▶ _LESETEXT_
========================================

Rz. 86

Nach § 4 Nr. 25 S. 3 Buchst. c UStG sind im Gleichklang mit § 4 Nr. 16 S. 1 Buchst. k UStG auch die Leistungen, die von Einrichtungen erbracht werden, die als Vormünder nach § 1773 BGB oder als Ergänzungspfleger nach § 1809 BGB bestellt worden sind, von der USt befreit. Nach gefestigter Rechtsprechung des EuGH umfasst der Begriff "Einrichtungen" unabhängig von der Rechts- oder Organisationsform des Leistungserbringers sowohl natürliche als auch juristische Personen. Nicht nach der Vorschrift begünstigt sind Leistungen, die nach § 1877 Abs. 3 BGB vergütet werden.

 

Rz. 87

Nach § 1773 BGB bestellte Vormünder üben eine in ihrem Wesensgehalt den Betreuern gleichartige Tätigkeit aus. Die Steuerbefreiung ist aus Gründen der Gleichbehandlung (Art. 3 GG) daher auch auf Vormünder zu erstrecken. Abweichungen bestehen lediglich in den Modalitäten der Vergütung, die umsatzsteuerlich jedoch nicht beachtlich sind. Entscheidend ist die Gleichartigkeit der erbrachten Leistungen. Da Vormünder ihre Leistungen gegenüber Minderjährigen erbringen, beruht die Steuerbefreiung auf der unionsrechtlichen Grundlage des Art. 132 Abs. 1 Buchst. h MwStSystRL.

========================================

(Szenenbezogene räumliche Fragen)
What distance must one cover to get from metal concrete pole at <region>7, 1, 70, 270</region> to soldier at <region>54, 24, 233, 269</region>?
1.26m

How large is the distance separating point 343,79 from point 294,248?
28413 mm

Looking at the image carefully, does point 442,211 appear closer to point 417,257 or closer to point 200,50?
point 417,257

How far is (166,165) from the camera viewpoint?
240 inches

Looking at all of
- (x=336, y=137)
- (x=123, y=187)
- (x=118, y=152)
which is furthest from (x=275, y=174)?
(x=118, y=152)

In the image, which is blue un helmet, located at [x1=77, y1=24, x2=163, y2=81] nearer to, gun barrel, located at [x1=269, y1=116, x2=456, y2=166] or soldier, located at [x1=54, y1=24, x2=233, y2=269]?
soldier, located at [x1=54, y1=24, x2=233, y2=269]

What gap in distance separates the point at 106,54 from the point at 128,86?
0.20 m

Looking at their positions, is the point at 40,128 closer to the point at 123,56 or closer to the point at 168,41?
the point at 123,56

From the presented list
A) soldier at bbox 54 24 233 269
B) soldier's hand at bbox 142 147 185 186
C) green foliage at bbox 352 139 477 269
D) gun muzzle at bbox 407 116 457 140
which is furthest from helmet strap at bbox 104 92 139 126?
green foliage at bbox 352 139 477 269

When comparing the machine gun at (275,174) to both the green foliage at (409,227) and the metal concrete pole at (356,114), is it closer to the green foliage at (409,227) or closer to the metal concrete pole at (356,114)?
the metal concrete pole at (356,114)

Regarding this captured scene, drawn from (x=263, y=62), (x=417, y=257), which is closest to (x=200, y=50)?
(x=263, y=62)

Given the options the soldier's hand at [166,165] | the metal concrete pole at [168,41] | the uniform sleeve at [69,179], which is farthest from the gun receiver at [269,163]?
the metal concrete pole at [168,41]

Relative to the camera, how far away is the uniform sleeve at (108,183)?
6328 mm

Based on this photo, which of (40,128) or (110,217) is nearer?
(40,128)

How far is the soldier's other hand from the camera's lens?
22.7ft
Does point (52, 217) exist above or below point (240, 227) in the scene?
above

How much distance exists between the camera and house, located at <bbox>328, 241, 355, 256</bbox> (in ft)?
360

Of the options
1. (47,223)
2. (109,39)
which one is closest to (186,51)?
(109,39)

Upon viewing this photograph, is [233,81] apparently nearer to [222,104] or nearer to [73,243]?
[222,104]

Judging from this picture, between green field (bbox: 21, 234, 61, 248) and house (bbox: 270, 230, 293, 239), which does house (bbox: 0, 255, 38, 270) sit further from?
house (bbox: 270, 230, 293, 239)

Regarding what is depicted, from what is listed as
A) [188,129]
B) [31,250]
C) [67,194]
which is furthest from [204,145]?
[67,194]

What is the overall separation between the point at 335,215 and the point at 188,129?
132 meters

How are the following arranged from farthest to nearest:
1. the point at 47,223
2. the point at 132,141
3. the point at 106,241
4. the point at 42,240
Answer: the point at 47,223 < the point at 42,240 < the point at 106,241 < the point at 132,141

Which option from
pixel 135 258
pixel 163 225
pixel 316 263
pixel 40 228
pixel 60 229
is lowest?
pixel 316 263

========================================

▶ _AUFGABENSTELLUNG_
Gib den Abschnitt des Lesetextes oben zur Umsatzsteuerbefreiung für Vormünder zwischen „Nach § 1773 BGB bestellte“ und „Abs. 1 Buchst. h MwStSystRL.“, beide eingeschlossen, wortgetreu wieder.

▶ _LÖSUNG_
Nach § 1773 BGB bestellte Vormünder üben eine in ihrem Wesensgehalt den Betreuern gleichartige Tätigkeit aus. Die Steuerbefreiung ist aus Gründen der Gleichbehandlung (Art. 3 GG) daher auch auf Vormünder zu erstrecken. Abweichungen bestehen lediglich in den Modalitäten der Vergütung, die umsatzsteuerlich jedoch nicht beachtlich sind. Entscheidend ist die Gleichartigkeit der erbrachten Leistungen. Da Vormünder ihre Leistungen gegenüber Minderjährigen erbringen, beruht die Steuerbefreiung auf der unionsrechtlichen Grundlage des Art. 132 Abs. 1 Buchst. h MwStSystRL.